▶ Written request
Can you quote each of the items below word for word, from the first line to the last?

Records from a collection
* * * * * * * * *
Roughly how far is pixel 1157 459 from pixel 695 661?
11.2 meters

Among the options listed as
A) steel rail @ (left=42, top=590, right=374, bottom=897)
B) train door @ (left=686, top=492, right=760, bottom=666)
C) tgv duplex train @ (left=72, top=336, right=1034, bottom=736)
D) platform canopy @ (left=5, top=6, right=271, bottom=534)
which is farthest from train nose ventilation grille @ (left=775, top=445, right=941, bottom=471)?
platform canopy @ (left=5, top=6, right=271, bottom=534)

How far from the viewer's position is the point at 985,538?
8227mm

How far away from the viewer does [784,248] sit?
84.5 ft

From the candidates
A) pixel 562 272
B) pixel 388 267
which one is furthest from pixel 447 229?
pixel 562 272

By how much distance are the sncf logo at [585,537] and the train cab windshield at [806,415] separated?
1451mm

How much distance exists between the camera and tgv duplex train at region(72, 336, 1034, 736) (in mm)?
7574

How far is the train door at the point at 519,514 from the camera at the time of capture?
* * * * * * * * *
▶ Answer to the task
Roughly how far is pixel 1157 459 from pixel 695 661?
11.2 meters

Among the options listed as
A) steel rail @ (left=42, top=590, right=374, bottom=897)
B) train door @ (left=686, top=492, right=760, bottom=666)
C) tgv duplex train @ (left=72, top=336, right=1034, bottom=736)
D) platform canopy @ (left=5, top=6, right=271, bottom=534)
which is farthest from train nose ventilation grille @ (left=775, top=445, right=941, bottom=471)?
platform canopy @ (left=5, top=6, right=271, bottom=534)

How far from the viewer's position is the point at 985,538?
8227mm

How far away from the viewer does [784,248] sit?
84.5 ft

From the candidates
A) pixel 562 272
B) pixel 388 267
which one is furthest from pixel 447 229?
pixel 562 272

By how much distance are the sncf logo at [585,537] and the train cab windshield at [806,415] separated?
1451mm

How much distance exists between the camera and tgv duplex train at region(72, 336, 1034, 736) (in mm)?
7574

How far is the train door at the point at 519,514 from the camera at the time of capture?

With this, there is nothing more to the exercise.